Although the Philippines has the most liberal media in Southeast Asia, it can also be one of the most dangerous places for journalists: in 2009, 58 members of the media were killed in Maguindanao province in southern  Mindanao as they accompanied a gubernatorial candidate in filing his candidacy in a politically-sensitive region.

Most journalists outside of Manila are not professionally or academically trained as news reporters and in recent years, this has resulted in gaps in ethics and professionalism.

Building Capacity, Strengthening Democracy

As an advocate and a partner of human rights issues in the Philippines, Canada promotes and supports skilled and responsible journalists who strengthen the democratic process. This initiative is one of the ways Canada is encouraging press freedom in the Philippines.

“Canada is known here as an active supporter and partner of the local media especially in building capacity in improving reportage – to make it responsible and accurate, understanding the role of media. It was natural that we should do something on ethics upon learning that most journalists in the provinces outside Manila are not professionally or academically-trained as news reporters.  And what better way to start than to train students training to become journalists.”  -Ambassador Christopher Thornley

The Mindanao News and Information Cooperative Center has been hosting the annual workshop for the past seven years. Its efforts have improved the capacity of campus journalists, mass communication students, and young practicing media personnel in the basics of reporting.   

The workshop covered topics such as media literacy and ethics, basic news writing and reporting, and multimedia reporting.

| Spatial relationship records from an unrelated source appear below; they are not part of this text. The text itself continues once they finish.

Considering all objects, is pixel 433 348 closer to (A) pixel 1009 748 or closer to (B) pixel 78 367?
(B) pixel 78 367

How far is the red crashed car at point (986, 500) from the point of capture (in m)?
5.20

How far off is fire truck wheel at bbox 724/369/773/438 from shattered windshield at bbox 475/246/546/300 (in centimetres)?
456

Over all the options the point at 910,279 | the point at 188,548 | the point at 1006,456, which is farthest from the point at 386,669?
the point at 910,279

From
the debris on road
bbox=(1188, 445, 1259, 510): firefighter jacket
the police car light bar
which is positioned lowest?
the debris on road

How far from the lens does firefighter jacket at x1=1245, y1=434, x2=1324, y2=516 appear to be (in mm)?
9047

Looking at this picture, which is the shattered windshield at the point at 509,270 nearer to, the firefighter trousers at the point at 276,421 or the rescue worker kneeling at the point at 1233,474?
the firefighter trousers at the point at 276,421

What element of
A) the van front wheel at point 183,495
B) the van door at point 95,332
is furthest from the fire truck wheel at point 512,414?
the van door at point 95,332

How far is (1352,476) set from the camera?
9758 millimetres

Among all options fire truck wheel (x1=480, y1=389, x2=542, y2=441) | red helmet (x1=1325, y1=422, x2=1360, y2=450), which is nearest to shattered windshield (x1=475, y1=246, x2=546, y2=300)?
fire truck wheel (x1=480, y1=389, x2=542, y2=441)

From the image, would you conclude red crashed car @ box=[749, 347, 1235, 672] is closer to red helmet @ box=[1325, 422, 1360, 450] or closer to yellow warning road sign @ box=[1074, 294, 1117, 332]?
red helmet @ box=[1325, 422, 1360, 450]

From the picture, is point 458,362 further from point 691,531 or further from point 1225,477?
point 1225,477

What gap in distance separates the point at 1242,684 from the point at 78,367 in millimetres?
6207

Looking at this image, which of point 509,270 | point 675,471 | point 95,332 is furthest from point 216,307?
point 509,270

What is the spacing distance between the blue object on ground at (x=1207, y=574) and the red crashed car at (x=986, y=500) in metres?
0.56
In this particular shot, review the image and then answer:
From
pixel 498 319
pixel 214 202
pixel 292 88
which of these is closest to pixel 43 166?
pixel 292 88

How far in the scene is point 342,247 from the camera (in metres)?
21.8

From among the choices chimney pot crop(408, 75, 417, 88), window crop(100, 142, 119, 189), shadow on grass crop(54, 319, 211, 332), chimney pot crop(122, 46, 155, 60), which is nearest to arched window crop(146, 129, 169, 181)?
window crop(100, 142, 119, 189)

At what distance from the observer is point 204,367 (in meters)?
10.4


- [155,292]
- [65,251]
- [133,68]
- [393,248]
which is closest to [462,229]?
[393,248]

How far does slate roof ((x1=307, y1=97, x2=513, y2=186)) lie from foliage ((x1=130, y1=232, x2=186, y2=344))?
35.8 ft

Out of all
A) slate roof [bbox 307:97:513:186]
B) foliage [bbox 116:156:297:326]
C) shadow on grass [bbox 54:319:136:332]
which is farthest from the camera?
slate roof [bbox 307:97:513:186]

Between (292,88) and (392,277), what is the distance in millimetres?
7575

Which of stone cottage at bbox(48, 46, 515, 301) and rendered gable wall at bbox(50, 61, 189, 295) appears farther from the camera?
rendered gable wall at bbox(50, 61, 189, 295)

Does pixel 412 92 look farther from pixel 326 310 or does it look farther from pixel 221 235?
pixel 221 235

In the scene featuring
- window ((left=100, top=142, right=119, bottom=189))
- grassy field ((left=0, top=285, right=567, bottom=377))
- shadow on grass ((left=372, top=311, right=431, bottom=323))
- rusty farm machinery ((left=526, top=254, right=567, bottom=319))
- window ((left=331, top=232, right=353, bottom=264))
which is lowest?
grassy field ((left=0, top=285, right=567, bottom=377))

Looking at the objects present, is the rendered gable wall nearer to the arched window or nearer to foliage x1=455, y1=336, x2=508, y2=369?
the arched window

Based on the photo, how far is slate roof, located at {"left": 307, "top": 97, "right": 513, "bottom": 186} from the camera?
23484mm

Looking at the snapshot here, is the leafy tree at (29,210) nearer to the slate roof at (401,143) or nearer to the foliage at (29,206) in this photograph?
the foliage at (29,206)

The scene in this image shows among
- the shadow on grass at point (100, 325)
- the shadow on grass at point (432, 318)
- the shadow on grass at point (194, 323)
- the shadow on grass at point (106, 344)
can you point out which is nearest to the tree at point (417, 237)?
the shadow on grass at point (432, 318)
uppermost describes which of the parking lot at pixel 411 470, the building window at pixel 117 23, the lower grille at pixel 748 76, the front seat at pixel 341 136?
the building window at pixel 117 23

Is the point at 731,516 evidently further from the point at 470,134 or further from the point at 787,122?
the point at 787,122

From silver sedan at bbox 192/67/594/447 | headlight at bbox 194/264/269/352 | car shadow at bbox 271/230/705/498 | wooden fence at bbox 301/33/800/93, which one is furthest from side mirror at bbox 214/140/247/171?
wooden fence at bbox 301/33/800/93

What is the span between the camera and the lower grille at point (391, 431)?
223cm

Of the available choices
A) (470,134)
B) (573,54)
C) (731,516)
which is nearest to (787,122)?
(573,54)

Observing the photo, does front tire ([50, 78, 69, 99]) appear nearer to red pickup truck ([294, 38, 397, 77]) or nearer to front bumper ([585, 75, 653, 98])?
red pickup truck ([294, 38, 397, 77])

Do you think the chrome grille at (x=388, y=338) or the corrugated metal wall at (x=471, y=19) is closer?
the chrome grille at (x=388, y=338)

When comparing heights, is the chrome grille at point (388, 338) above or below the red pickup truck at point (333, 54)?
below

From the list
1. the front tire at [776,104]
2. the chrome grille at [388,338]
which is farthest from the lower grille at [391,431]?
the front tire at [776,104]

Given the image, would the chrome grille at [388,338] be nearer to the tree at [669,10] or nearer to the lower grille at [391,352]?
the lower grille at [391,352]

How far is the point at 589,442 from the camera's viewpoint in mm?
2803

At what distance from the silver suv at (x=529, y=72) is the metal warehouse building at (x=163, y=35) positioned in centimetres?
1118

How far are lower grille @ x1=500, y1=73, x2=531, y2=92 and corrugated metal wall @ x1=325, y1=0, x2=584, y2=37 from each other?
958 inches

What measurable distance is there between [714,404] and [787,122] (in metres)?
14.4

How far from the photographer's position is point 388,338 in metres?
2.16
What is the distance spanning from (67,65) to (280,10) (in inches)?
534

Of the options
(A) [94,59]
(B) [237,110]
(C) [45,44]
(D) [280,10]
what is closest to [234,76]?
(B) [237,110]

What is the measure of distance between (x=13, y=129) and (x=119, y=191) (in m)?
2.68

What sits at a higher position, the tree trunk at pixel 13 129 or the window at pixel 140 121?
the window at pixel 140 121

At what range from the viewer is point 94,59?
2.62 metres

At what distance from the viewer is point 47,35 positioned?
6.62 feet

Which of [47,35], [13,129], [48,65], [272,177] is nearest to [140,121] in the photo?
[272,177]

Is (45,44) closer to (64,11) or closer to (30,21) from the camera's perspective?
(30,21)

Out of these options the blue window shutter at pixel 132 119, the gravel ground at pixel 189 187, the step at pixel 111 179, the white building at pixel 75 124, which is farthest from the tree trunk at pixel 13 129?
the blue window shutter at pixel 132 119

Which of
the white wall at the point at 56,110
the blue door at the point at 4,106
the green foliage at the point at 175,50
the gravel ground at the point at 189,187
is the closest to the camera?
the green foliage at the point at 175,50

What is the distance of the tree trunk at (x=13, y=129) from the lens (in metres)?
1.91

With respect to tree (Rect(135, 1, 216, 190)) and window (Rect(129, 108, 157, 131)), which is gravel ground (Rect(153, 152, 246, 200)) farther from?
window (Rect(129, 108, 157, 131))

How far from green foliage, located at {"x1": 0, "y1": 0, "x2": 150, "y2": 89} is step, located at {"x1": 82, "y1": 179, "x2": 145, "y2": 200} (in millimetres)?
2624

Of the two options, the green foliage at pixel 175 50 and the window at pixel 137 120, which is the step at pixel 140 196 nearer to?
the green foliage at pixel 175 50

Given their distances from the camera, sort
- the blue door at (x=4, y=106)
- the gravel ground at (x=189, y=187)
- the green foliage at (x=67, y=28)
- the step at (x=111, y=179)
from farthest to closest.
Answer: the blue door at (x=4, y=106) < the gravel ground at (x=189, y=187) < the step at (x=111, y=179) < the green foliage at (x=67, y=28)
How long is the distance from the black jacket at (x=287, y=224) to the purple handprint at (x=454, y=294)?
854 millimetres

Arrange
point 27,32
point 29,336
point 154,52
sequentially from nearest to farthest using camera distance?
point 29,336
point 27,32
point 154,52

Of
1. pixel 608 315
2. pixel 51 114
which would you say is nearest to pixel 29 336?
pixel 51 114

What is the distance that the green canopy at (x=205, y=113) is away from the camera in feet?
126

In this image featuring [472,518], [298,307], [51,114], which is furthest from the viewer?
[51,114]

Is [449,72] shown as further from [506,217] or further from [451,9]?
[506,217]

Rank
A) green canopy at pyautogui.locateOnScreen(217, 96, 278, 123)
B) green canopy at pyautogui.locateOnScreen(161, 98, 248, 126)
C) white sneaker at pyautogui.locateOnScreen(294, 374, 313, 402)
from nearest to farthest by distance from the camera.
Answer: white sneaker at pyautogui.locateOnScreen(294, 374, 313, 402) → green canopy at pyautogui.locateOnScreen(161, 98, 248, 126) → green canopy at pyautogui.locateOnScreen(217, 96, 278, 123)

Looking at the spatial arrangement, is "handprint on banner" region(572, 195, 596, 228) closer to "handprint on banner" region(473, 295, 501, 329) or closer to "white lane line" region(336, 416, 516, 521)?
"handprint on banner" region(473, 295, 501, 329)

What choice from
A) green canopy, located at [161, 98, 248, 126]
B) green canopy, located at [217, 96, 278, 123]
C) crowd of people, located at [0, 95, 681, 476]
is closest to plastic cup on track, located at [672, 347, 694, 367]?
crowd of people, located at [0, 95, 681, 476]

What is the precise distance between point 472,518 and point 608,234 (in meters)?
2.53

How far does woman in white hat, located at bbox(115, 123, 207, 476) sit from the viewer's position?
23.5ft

Students Learn About Ethical Journalism, Responsibility

Held at the 6th Annual Mindanao Summer Institute of Journalism, 30 students from the top schools in the region benefitted from six award-winning Philippine journalists from various backgrounds and experience. Student Kristelle Omar reflected on the weight of responsibility that the title of journalist bears:

“The title of ‘journalist’ seems to be so easily given away. What most people don’t realize is that you have to earn the right to be called a journalist. After the seminar, all of us understood the weight that the title brings. That’s what made me and the rest of the participants not want to raise our hands. We felt like we were not good enough to deserve that title. We wonder if we could fill in the shoes of those who have come before us. But we stayed. And that must count for something.” -Kristelle Omar, participant

Speakers included two former Marshall McLuhan fellows – journalists who were awarded a fellowship by the Canadian Embassy in the Philippines for excellence in investigative journalism.

2011 fellow and Mindanao Times editor, Carol Arguillas spoke about Mindanao’s history, while Diosa Labiste, 2009 fellow spoke about celebrity politics and the politics of fame. Toto Lozano, MindaNews reporter and Bangkok Post fellow, also discussed multimedia reporting.

The Embassy’s public affairs officer, Carlo Figueroa, spoke to students about media literacy and the importance of an ethical foundation:

“As an officer of the embassy and as an educator, I am happy that we can support training activities such as this that makes an impact as the youth study to become future journalists and media practitioners.  I have seen how journalists even with all their writing skills, can still fall short of their real role in society if they forget their profession’s ethical principles.  It is best to firm up the foundation of ethics and the real role of news media when these students are still idealistic and malleable.”

The Canadian Embassy will continue to support training activity, in hopes of expanding the program to include other marginalized sectors in the Philippines.

Aside from the embassy and the Mindanao News and Information Cooperative Centre, the University of Mindanao was also a co-organizer of the event.